Enumera, copiándolas completas, todas las líneas de las filas siguientes que contienen la cadena "nearer", distinguiendo entre mayúsculas y minúsculas.

Filas de origen:
━━━━━━━━━━━━━━━━━━━━━━━━━━━━━━

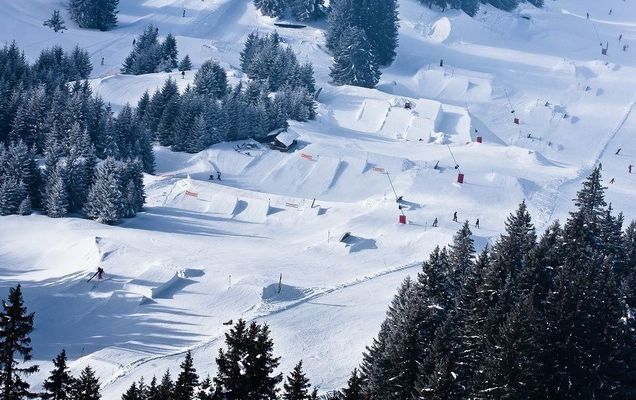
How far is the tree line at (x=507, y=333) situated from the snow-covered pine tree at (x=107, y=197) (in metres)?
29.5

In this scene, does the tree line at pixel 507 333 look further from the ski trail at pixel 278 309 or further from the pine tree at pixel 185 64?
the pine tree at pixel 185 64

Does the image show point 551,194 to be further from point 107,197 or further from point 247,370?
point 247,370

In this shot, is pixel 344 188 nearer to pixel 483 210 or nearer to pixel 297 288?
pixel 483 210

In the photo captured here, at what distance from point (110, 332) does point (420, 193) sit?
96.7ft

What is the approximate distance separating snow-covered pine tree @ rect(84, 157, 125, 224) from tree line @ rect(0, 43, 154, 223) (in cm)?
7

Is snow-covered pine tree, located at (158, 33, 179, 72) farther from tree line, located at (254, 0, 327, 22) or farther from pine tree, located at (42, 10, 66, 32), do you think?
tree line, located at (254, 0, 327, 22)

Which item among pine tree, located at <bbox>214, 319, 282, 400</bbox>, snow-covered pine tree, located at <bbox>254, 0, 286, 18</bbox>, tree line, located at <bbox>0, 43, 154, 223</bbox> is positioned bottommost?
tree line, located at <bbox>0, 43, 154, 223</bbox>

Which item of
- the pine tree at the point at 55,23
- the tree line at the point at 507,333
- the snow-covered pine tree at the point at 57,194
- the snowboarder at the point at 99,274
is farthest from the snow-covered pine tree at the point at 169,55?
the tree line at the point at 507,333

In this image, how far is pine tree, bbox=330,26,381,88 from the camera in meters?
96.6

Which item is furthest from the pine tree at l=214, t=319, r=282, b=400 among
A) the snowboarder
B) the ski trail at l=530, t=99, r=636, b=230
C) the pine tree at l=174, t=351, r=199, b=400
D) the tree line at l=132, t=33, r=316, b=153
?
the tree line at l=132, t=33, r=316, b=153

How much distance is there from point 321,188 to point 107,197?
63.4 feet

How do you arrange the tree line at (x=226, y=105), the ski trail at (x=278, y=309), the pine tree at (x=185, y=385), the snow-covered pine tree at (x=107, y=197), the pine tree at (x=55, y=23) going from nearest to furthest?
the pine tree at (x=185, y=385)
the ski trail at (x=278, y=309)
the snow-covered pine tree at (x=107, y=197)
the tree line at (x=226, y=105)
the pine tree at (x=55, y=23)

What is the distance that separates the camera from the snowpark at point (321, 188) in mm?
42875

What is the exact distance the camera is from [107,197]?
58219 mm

━━━━━━━━━━━━━━━━━━━━━━━━━━━━━━

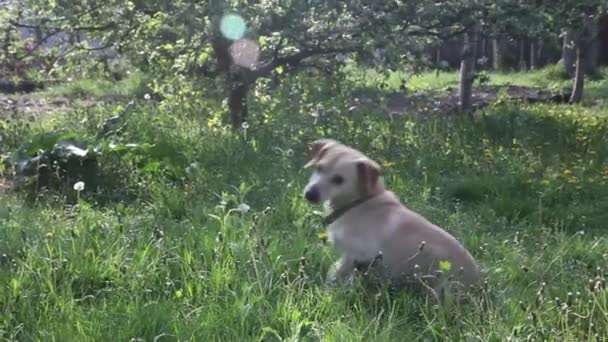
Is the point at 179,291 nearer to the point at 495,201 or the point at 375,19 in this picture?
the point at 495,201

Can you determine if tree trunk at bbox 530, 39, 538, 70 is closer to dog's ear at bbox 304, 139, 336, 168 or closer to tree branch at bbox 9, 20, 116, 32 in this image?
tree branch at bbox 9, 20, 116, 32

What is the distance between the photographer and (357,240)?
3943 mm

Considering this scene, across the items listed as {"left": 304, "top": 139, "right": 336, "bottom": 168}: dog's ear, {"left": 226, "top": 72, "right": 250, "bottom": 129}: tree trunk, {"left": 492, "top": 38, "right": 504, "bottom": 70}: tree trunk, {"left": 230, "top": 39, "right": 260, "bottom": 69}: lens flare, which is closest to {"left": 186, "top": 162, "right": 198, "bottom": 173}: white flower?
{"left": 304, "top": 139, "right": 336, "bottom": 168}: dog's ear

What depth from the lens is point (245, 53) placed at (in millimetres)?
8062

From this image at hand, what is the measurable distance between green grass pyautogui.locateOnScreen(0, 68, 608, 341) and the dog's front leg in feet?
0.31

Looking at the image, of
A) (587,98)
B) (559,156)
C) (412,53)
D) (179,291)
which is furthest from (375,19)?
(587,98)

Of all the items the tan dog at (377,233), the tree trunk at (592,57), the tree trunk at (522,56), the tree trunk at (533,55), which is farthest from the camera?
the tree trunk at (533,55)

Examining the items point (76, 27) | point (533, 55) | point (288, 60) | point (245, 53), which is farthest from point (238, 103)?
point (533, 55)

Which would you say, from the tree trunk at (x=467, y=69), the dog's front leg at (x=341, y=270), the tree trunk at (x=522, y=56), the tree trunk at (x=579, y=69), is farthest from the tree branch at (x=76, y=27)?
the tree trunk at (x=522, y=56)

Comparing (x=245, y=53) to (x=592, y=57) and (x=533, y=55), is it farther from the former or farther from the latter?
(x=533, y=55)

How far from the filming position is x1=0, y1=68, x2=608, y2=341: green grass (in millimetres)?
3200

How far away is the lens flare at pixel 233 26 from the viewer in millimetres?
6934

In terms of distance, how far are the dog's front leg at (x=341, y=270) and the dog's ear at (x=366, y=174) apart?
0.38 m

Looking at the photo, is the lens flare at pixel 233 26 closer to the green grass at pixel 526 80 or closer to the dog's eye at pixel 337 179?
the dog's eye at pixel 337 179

━━━━━━━━━━━━━━━━━━━━━━━━━━━━━━

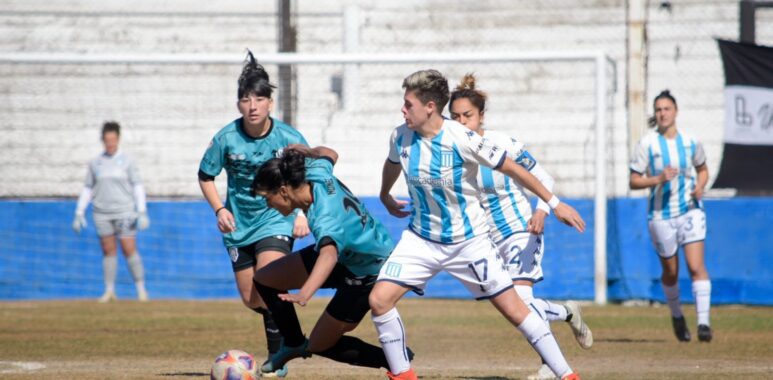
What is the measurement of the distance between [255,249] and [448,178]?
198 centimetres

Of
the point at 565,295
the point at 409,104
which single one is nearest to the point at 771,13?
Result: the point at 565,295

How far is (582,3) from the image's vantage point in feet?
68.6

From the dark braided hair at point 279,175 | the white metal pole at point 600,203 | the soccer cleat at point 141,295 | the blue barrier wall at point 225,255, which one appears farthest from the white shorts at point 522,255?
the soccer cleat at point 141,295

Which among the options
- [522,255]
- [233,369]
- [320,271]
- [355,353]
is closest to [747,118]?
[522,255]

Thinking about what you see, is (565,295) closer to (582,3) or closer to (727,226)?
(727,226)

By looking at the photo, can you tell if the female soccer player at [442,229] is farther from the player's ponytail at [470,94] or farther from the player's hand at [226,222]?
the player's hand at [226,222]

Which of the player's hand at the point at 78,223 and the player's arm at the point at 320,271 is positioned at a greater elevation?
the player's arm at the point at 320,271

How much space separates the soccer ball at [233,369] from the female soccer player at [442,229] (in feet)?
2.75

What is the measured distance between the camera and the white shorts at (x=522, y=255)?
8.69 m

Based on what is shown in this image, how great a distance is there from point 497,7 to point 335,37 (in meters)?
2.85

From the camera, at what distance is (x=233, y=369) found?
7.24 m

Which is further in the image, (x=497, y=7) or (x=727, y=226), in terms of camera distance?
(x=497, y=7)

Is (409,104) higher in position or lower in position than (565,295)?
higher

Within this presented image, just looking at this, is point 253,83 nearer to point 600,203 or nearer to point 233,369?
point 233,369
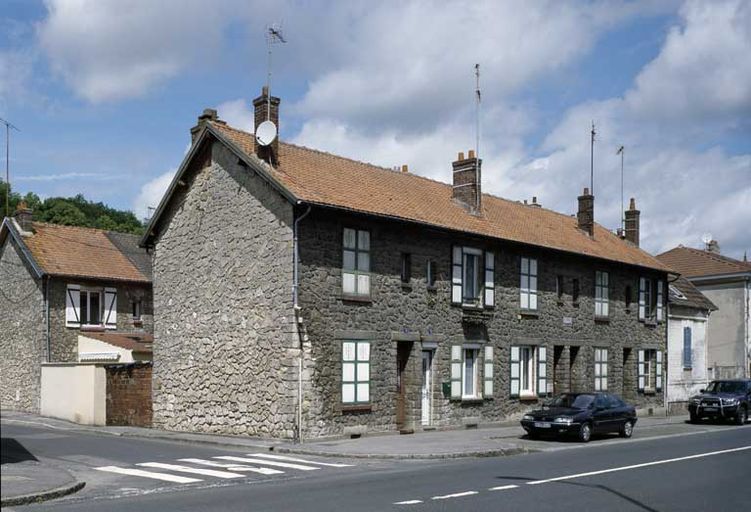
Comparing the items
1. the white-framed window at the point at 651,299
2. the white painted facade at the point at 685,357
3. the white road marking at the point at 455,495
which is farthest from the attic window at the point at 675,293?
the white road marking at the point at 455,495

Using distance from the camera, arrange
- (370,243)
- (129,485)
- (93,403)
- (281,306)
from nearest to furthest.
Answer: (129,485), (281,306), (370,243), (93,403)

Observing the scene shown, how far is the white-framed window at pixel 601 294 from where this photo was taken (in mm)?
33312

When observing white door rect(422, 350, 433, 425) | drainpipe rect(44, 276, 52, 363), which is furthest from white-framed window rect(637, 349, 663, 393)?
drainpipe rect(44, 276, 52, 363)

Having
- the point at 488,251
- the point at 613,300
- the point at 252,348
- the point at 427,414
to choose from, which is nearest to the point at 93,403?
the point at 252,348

━━━━━━━━━━━━━━━━━━━━━━━━━━━━━━

### LA RESPUESTA
In this shot, is pixel 344 188 nearer to pixel 483 210 or nearer to pixel 297 288?
Is the point at 179,291 nearer to the point at 495,201 or the point at 375,19 in this picture?
Within this presented image, just looking at this, is point 253,83 nearer to point 600,203 or nearer to point 233,369?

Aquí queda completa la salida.